>>>

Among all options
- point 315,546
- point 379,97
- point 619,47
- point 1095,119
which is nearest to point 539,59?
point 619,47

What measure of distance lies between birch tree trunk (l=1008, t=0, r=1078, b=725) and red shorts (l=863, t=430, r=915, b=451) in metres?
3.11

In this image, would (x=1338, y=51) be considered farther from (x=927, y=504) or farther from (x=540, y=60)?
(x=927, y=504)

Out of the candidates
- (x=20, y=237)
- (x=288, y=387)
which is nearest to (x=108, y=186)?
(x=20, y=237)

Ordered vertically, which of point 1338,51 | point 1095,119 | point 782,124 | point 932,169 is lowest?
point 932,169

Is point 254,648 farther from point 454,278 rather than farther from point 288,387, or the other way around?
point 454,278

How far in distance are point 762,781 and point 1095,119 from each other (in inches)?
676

<<<

Set problem: Reproduce all of the data above word for word, keeping every line in its original order.

Solution for this task:
Among all options
- point 315,546
- point 379,97
- point 619,47
- point 1095,119
which is nearest to point 539,59?
point 619,47

What measure of distance lies between birch tree trunk (l=1008, t=0, r=1078, b=725) and red shorts (l=863, t=430, r=915, b=451) in metres?
3.11

In this image, would (x=1338, y=51) be considered farther from (x=927, y=504) or farther from (x=540, y=60)?
(x=927, y=504)

Out of the candidates
- (x=20, y=237)
- (x=288, y=387)
which is nearest to (x=108, y=186)?
(x=20, y=237)

Ordered vertically, which of point 1338,51 | point 1095,119 | point 782,124 | point 932,169 is lowest?
point 932,169

Is point 254,648 farther from point 454,278 rather than farther from point 288,387, or the other way around?
point 454,278

How far in distance are point 762,781 and point 1095,119 from each other (in inches)?
676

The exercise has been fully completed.